Problem: Output the records that follow exactly as they are written.

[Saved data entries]

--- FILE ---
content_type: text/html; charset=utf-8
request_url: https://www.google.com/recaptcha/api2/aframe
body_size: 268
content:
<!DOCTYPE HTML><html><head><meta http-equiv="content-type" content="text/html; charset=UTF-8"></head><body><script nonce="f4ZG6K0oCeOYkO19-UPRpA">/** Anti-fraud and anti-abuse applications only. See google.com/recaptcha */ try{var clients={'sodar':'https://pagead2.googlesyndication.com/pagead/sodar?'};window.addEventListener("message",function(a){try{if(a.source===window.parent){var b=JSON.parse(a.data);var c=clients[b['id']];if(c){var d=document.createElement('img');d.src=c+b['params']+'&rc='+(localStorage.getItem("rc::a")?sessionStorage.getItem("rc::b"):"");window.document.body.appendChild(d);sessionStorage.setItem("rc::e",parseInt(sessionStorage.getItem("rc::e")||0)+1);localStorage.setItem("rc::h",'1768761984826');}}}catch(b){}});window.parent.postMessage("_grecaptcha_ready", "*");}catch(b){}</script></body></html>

Your response:
--- FILE ---
content_type: text/html; charset=utf-8
request_url: https://www.google.com/recaptcha/api2/aframe
body_size: 268
content:
<!DOCTYPE HTML><html><head><meta http-equiv="content-type" content="text/html; charset=UTF-8"></head><body><script nonce="f4ZG6K0oCeOYkO19-UPRpA">/** Anti-fraud and anti-abuse applications only. See google.com/recaptcha */ try{var clients={'sodar':'https://pagead2.googlesyndication.com/pagead/sodar?'};window.addEventListener("message",function(a){try{if(a.source===window.parent){var b=JSON.parse(a.data);var c=clients[b['id']];if(c){var d=document.createElement('img');d.src=c+b['params']+'&rc='+(localStorage.getItem("rc::a")?sessionStorage.getItem("rc::b"):"");window.document.body.appendChild(d);sessionStorage.setItem("rc::e",parseInt(sessionStorage.getItem("rc::e")||0)+1);localStorage.setItem("rc::h",'1768761984826');}}}catch(b){}});window.parent.postMessage("_grecaptcha_ready", "*");}catch(b){}</script></body></html>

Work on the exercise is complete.